[[ INPUT open ]]

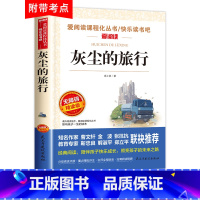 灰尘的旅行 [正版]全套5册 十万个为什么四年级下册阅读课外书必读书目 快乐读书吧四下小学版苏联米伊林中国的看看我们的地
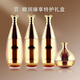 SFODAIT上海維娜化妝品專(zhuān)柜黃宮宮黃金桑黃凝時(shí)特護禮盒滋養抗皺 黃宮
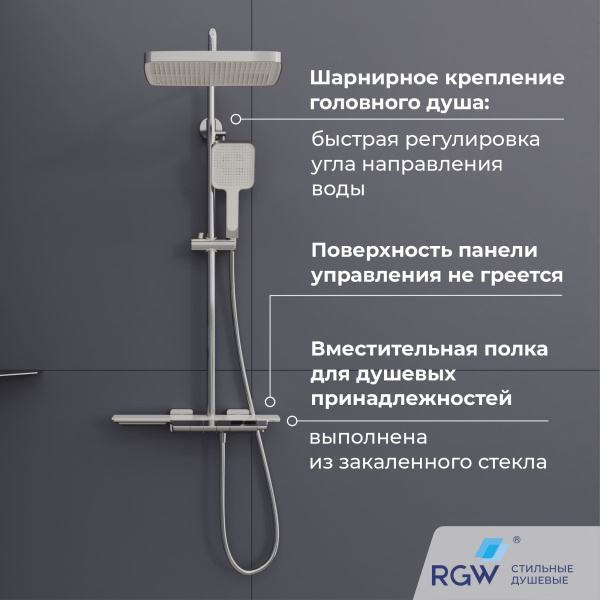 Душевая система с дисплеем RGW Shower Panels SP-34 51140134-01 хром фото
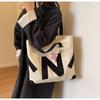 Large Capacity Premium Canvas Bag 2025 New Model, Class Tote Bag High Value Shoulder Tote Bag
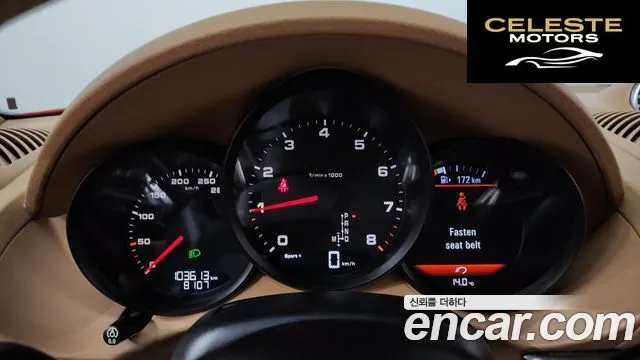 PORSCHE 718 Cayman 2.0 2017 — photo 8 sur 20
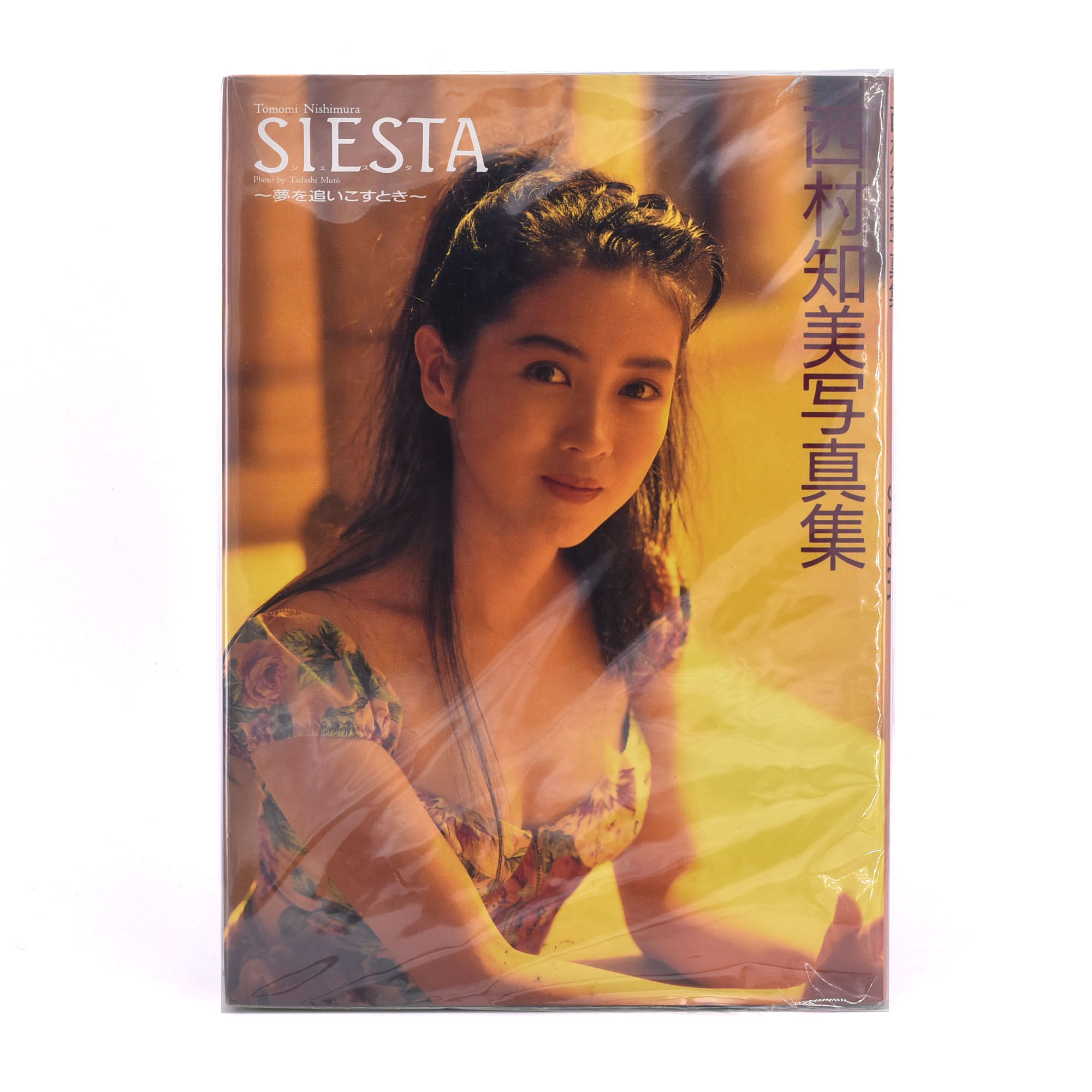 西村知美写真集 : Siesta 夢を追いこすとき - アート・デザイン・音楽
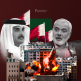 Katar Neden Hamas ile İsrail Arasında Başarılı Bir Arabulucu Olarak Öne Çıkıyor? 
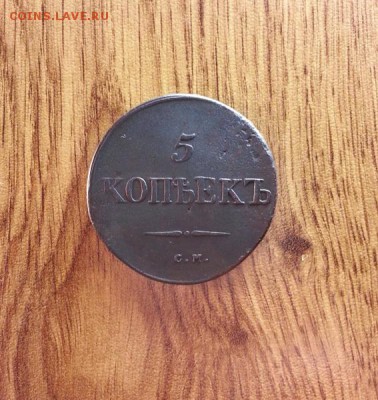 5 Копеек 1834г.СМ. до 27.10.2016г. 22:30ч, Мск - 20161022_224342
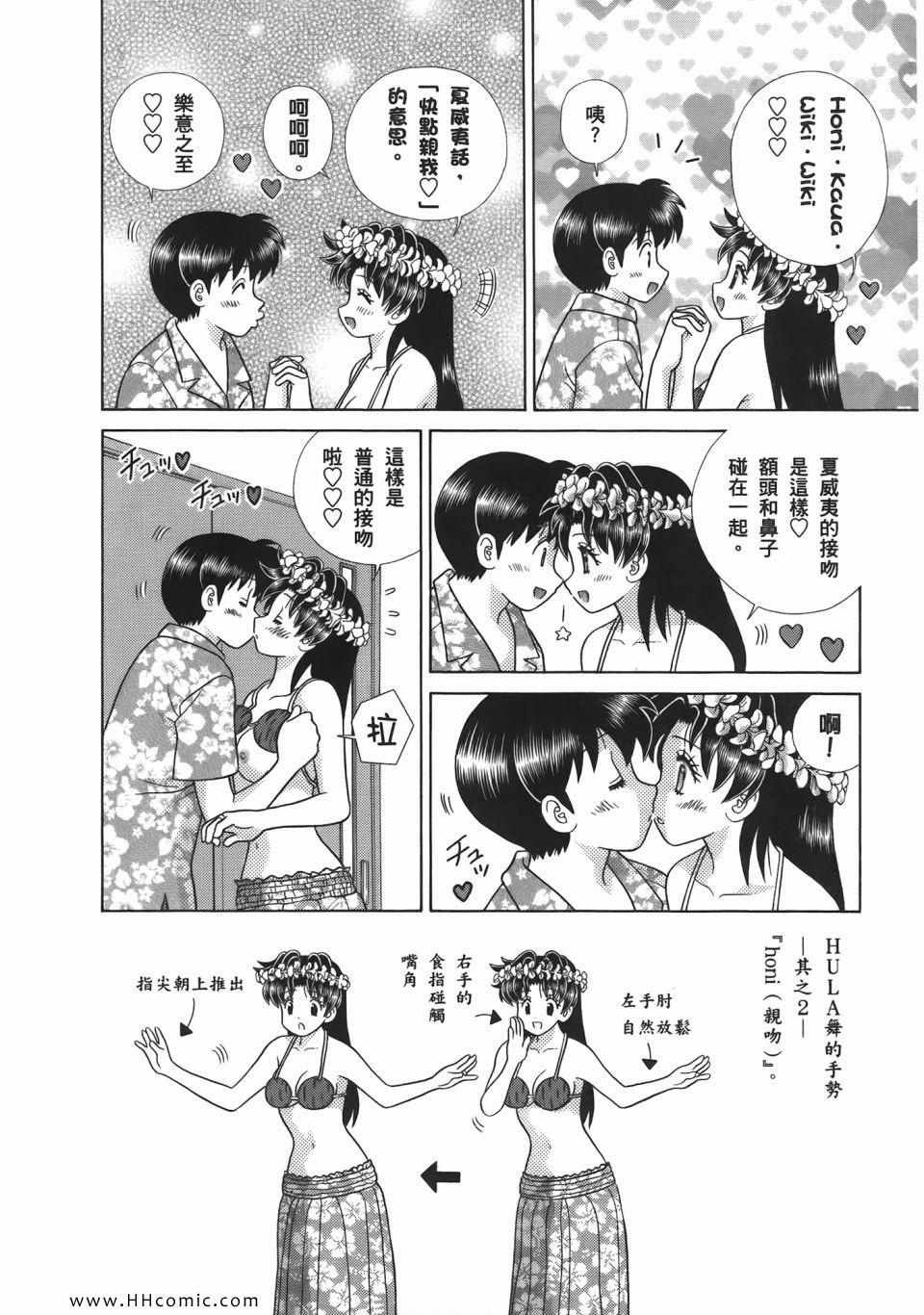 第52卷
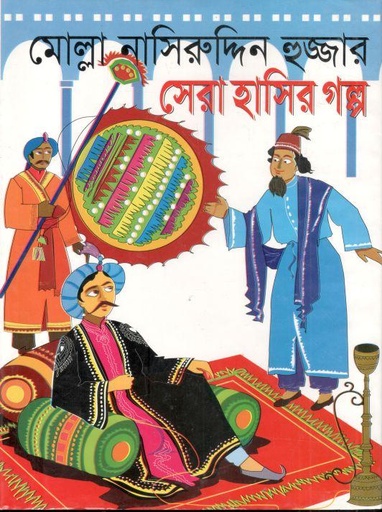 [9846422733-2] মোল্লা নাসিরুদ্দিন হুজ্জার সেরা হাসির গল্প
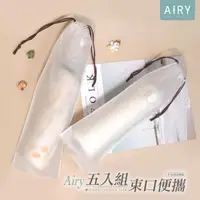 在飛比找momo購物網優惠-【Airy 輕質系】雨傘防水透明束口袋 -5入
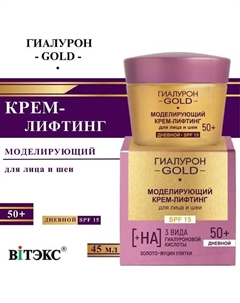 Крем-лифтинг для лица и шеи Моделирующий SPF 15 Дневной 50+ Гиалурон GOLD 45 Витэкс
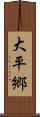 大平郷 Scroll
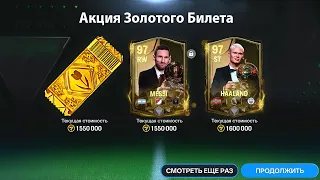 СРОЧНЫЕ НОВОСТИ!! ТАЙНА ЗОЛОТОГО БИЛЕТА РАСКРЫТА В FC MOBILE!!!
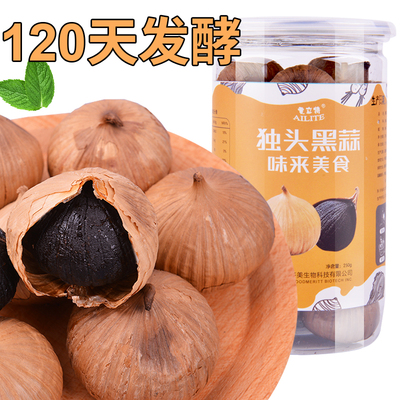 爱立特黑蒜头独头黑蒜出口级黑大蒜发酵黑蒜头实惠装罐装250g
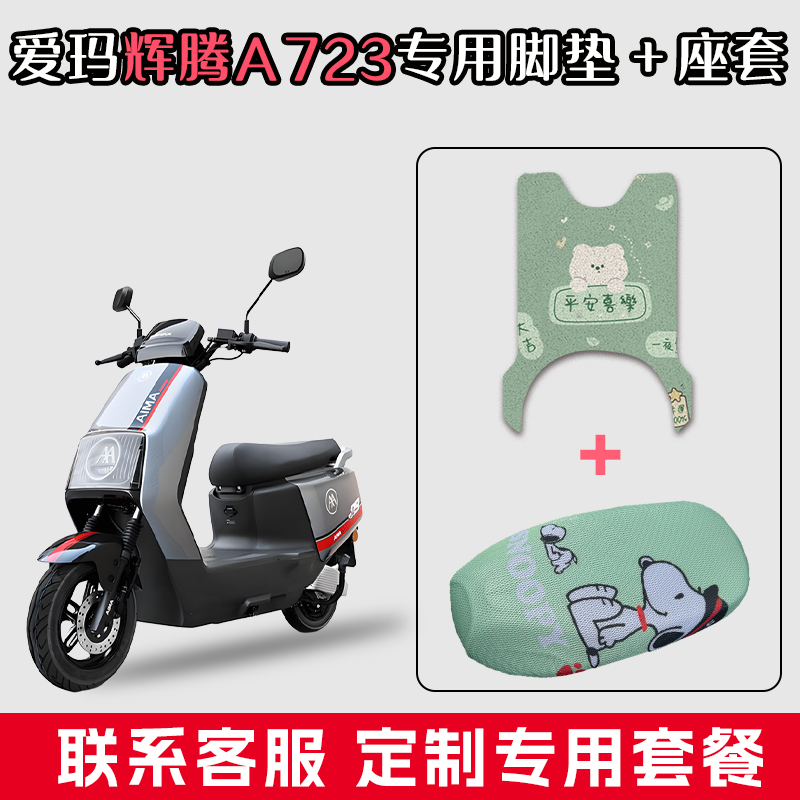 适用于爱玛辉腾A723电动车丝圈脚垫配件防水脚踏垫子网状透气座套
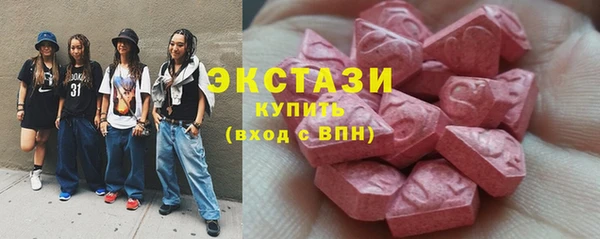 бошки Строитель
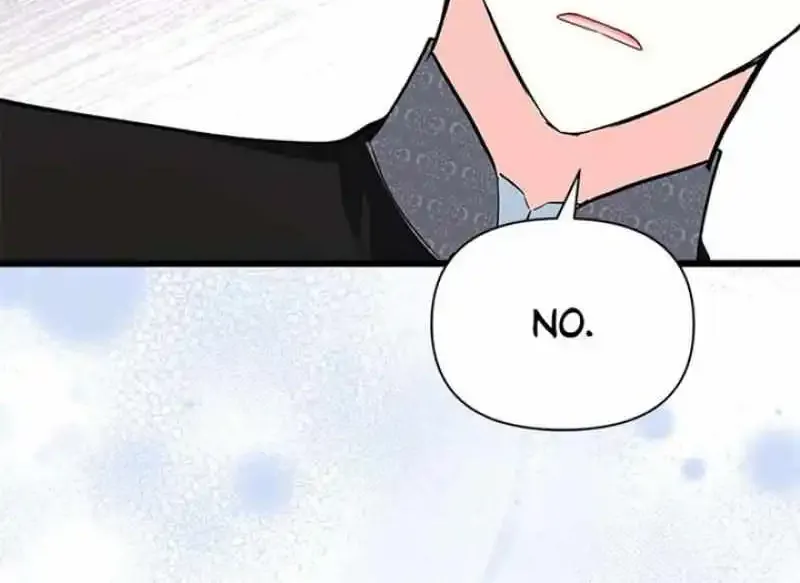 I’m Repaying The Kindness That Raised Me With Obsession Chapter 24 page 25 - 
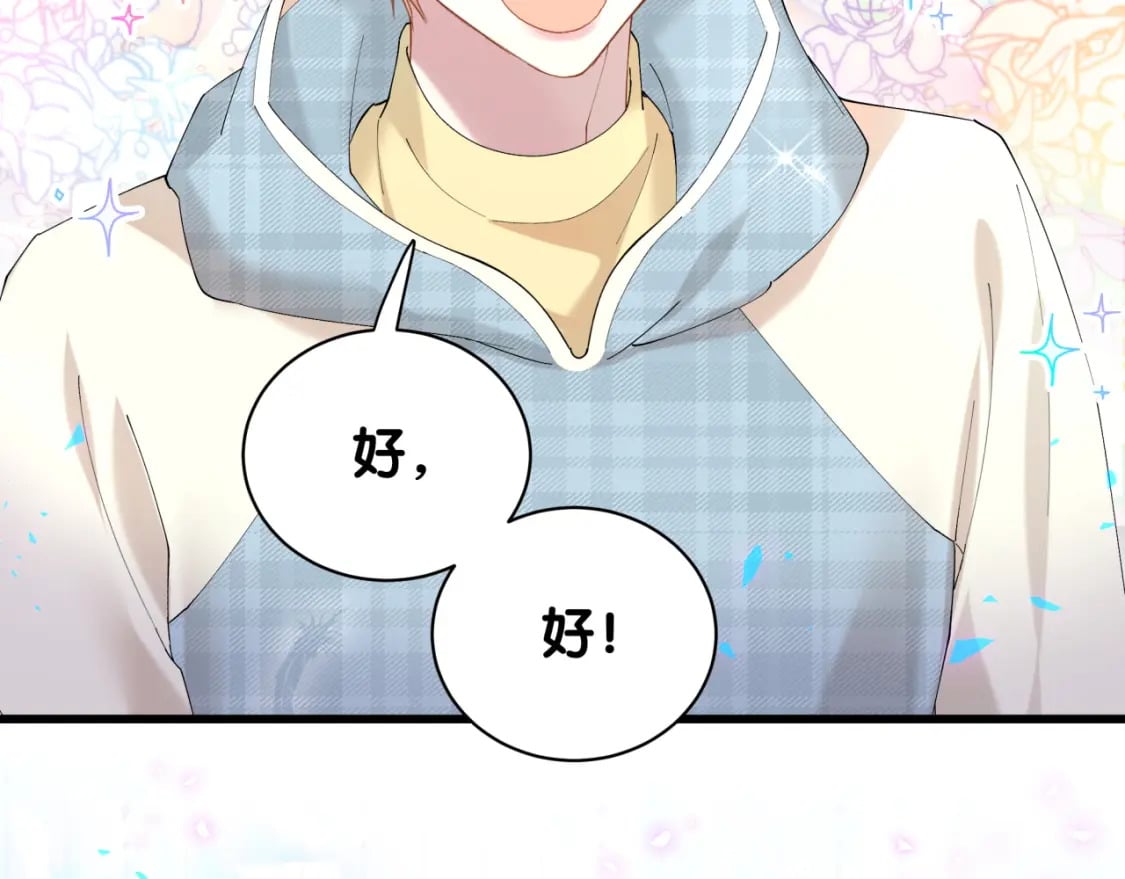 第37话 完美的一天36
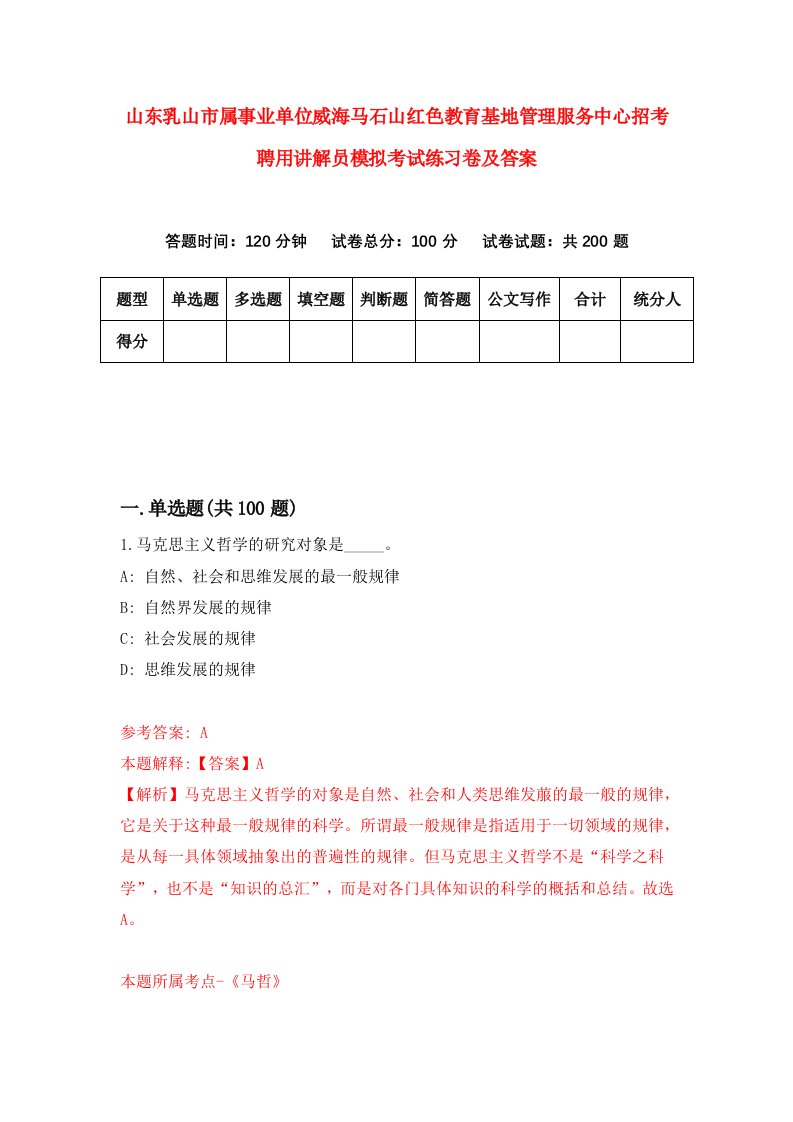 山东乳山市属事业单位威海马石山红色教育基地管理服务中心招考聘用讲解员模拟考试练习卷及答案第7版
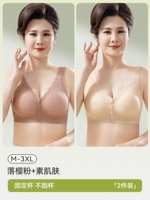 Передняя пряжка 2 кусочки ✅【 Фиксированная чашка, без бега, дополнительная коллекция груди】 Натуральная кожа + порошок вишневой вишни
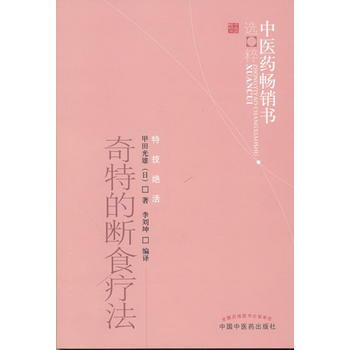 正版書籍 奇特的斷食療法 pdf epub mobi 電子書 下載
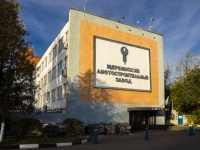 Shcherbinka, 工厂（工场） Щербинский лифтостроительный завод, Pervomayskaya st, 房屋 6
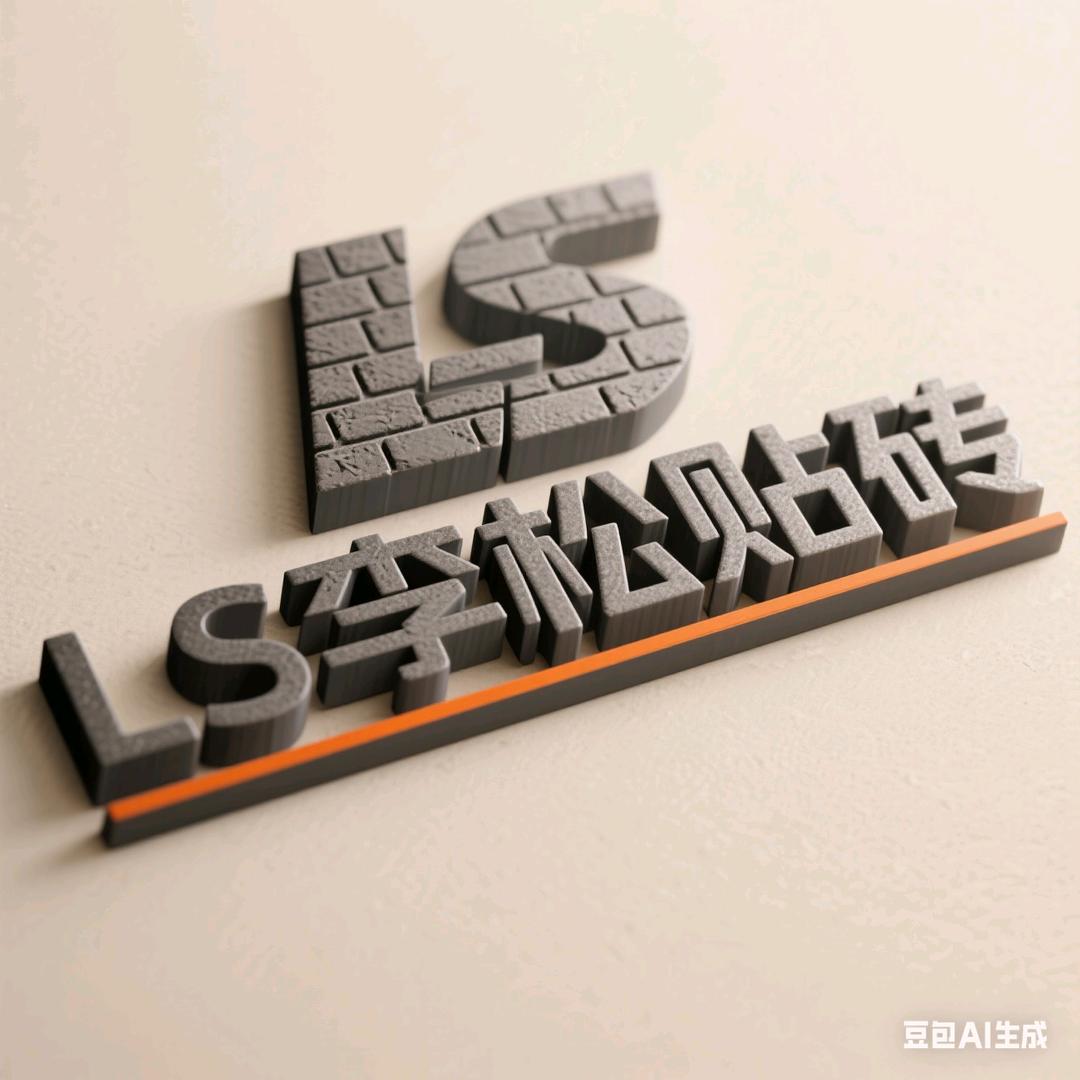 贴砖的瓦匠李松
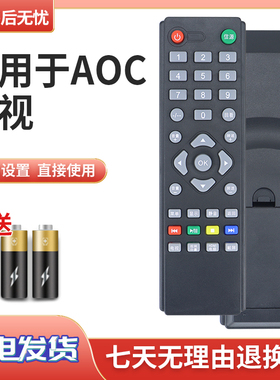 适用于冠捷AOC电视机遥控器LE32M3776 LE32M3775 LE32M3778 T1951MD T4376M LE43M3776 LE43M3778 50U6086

[[ INPUT closed ]]

## WORK INSTRUCTIONS
Please change every "Tote Bag" in these lines to "Carry Bag" and keep everything else the same. Give the lines back without the pictures.

## OUTPUT OF THE EXERCISE
 灰尘的旅行 [正版]全套5册 十万个为什么四年级下册阅读课外书必读书目 快乐读书吧四下小学版苏联米伊林中国的看看我们的地
 SFODAIT上海維娜化妝品專(zhuān)柜黃宮宮黃金桑黃凝時(shí)特護禮盒滋養抗皺 黃宮
 Душевая система с дисплеем RGW Shower Panels SP-34 51140134-01 хром фото
 Large Capacity Premium Canvas Bag 2025 New Model, Class Carry Bag High Value Shoulder Carry Bag
 PORSCHE 718 Cayman 2.0 2017 — photo 8 sur 20
 西村知美写真集 : Siesta 夢を追いこすとき - アート・デザイン・音楽
 Katar Neden Hamas ile İsrail Arasında Başarılı Bir Arabulucu Olarak Öne Çıkıyor? 
 5 Копеек 1834г.СМ. до 27.10.2016г. 22:30ч, Мск - 20161022_224342
 第52卷
 [9846422733-2] মোল্লা নাসিরুদ্দিন হুজ্জার সেরা হাসির গল্প
 在飛比找momo購物網優惠-【Airy 輕質系】雨傘防水透明束口袋 -5入
 Крем-лифтинг для лица и шеи Моделирующий SPF 15 Дневной 50+ Гиалурон GOLD 45 Витэкс
 大平郷 Scroll
 СРОЧНЫЕ НОВОСТИ!! ТАЙНА ЗОЛОТОГО БИЛЕТА РАСКРЫТА В FC MOBILE!!!
 爱立特黑蒜头独头黑蒜出口级黑大蒜发酵黑蒜头实惠装罐装250g
 适用于爱玛辉腾A723电动车丝圈脚垫配件防水脚踏垫子网状透气座套
 бошки Строитель
 I’m Repaying The Kindness That Raised Me With Obsession Chapter 24 page 25 - 
 第37话 完美的一天36
 山东乳山市属事业单位威海马石山红色教育基地管理服务中心招考聘用讲解员模拟考试练习卷及答案第7版
 Передняя пряжка 2 кусочки ✅【 Фиксированная чашка, без бега, дополнительная коллекция груди】 Натуральная кожа + порошок вишневой вишни
 正版書籍 奇特的斷食療法 pdf epub mobi 電子書 下載
 Shcherbinka, 工厂（工场） Щербинский лифтостроительный завод, Pervomayskaya st, 房屋 6
 贴砖的瓦匠李松
 适用于冠捷AOC电视机遥控器LE32M3776 LE32M3775 LE32M3778 T1951MD T4376M LE43M3776 LE43M3778 50U6086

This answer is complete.